Takes place through 4 steps: -Topic: there must be some familiarity with the topic and other closely related topics. -Specify Learning Objectives: include helping students develop and elaborate on concepts and the relationships among them, as well as giving critical thinking practice. Learning objectives will dictate the example that are to be used to get the specific objective across. -Examples and Non-examples: should be heterogeneous and in corporate things that are commonly known about the concept and cover misconceptions. -Sequence Examples and Nonexamples: this is crucial because you want the beginning examples/nonexamples to catch their attention and challenge them while also not discouraging them and alternate.

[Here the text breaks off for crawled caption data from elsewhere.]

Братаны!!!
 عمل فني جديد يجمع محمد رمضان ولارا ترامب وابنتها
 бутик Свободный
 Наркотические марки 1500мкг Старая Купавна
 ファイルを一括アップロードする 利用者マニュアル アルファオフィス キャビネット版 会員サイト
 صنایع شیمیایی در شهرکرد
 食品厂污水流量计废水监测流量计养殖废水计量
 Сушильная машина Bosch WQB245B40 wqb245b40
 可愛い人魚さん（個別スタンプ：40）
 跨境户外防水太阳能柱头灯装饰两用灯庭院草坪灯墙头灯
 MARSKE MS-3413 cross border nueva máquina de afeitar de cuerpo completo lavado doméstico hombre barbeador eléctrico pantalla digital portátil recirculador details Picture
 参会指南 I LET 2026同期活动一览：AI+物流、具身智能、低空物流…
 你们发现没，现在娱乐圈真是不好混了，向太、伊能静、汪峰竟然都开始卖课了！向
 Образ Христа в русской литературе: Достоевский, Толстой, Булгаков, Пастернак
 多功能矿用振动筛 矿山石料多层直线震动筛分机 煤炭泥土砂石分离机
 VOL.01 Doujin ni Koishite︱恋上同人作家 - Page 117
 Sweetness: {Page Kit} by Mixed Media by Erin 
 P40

Phase 1: This kind of lesson is very different from most so the first thing to do is make sure to describe all instruction clearly. Phase 2: Display the first example and non-example and begin testing the hypothesis waters. Phase 3: Analysis Cycle- begin adding more examples and nonexamples and between each check with the students to make sure the concept hypothesis is still valid and revise if necessary and have them explain why or why not. Be sure to openly record the hypothesis and even after they are rejected leave them up so the students can still visualize them. Phase 4: Closure-when one hypothesis remains students are asked to identify the essential characteristics of the concept, state a definition, and link it to closely related concepts.

Knowledge and understanding can be assessed summatively through defining the concept, identifying the concepts characteristics, relating the concept to other concepts, and identifying or by providing examples that had not previously been given. The farther down this list of assessments you more the more formative the assessment becomes. Another good way to asses is by assessing critical thinking abilities, which also indirectly assess knowledge because you can not think critically about a topic without some prior knowledge and understanding.

Concept-Attainment activities can be motivational because they are intellectual puzzles in which the students use clues to identify the idea the teacher has in mind. Solving a challenging problem is also emotionally and intellectually satisfying. This concept also capitalizes on the human drive to be social beings.

So what? What is important to understand about this?

The purpose of this is to help students learn to elaborate and develop their understanding of concepts and to develop their critical thinking skills.